■ What to do:
a) Answer these from the online safety passage, one line each:
(i) Which group does it call particularly vulnerable to cyber-crime?
(ii) What example of a financial online tool does it name for online purchases?
(iii) According to it, why are lenders willing to lend more to someone with a good credit rating?
b) Copy the online safety passage starting at "- Keep your" and ending at "remember more passwords.", with "Paypal" switched to "Apple Pay".

The world of online safety can seem intimidating and complicated. There is a lot of jargon used and sometimes it seems as though no-one starts at the beginning – a certain level of knowledge is assumed, which can leave some people, particularly older generations, who have not grown up with this technology, feeling overwhelmed.
There is a lot of information out there and there are a lot of criminals using the internet to commit crimes. Older generations are particularly vulnerable to cyber-crime. This is partly because cybercriminals tend to go for the big pay-outs and the more senior people are the more solvent they are assumed to be and the better their credit rating. Having a good credit rating means that banks, credit cards, and other money lenders are going to want to lend more money because they are confident they will have an easy time getting their money back. The better someone’s credit rating the higher the price their information, which can lead to their identity being stolen, can be sold for.
So what can older people and retirees do to keep safe online?
The following tips are easy to follow and easy to implement and will hopefully help you to hang on to your hard-earned dollars.
- Keep your online accounts to a minimum – use a financial online tool such as Paypal to make your online purchases so you don’t have to enter your bank or card details every time you make a purchase. Have only one email account if possible and only have accounts with the social media platforms that you actually use. Permanently delete anything that you don’t use regularly. Having unnecessary accounts makes it much more difficult to keep track of your information and means having to create and remember more passwords.

■ Record set:
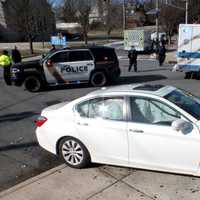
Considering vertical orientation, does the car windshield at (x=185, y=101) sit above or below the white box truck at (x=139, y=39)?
below

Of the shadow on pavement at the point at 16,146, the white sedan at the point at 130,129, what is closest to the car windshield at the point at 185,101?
the white sedan at the point at 130,129

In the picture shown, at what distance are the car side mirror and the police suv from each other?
32.7ft

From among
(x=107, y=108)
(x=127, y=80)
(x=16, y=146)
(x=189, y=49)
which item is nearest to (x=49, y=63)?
(x=127, y=80)

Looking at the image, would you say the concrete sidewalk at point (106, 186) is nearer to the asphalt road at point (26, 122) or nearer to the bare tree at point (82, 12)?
the asphalt road at point (26, 122)

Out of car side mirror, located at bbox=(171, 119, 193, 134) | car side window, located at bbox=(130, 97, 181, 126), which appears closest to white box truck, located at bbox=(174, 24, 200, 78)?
car side window, located at bbox=(130, 97, 181, 126)

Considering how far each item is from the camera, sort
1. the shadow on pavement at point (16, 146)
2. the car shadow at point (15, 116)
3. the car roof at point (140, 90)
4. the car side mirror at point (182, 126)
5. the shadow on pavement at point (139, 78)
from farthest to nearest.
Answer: the shadow on pavement at point (139, 78)
the car shadow at point (15, 116)
the shadow on pavement at point (16, 146)
the car roof at point (140, 90)
the car side mirror at point (182, 126)

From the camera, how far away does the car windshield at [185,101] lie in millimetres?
5719

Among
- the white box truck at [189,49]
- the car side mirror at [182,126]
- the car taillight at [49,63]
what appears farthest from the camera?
the white box truck at [189,49]

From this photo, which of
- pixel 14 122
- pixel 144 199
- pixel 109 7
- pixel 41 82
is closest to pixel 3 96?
pixel 41 82

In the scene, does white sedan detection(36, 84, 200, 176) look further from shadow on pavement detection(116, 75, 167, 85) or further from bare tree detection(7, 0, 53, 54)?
bare tree detection(7, 0, 53, 54)

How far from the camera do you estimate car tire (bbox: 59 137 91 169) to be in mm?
6332

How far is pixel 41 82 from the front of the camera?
1502 centimetres

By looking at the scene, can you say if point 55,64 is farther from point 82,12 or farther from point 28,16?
point 82,12

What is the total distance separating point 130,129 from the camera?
18.9 ft
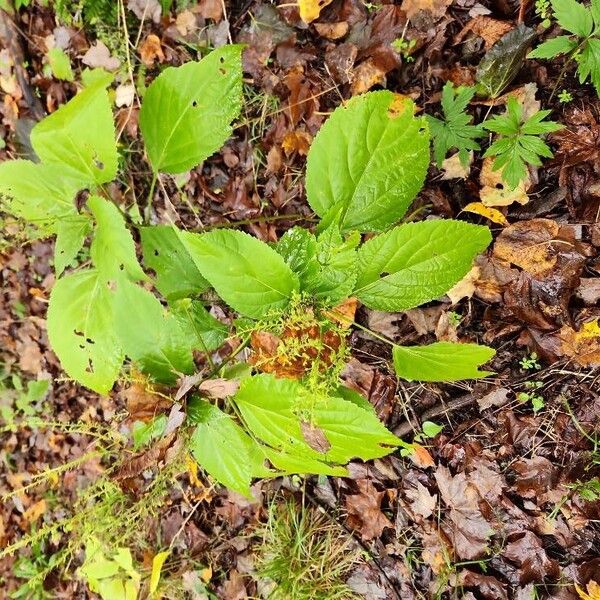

■ Solutions to the exercise:
a)
(i) Older generations.
(ii) Paypal.
(iii) Because they are confident they will have an easy time getting their money back.

b)
- Keep your online accounts to a minimum – use a financial online tool such as Apple Pay to make your online purchases so you don’t have to enter your bank or card details every time you make a purchase. Have only one email account if possible and only have accounts with the social media platforms that you actually use. Permanently delete anything that you don’t use regularly. Having unnecessary accounts makes it much more difficult to keep track of your information and means having to create and remember more passwords.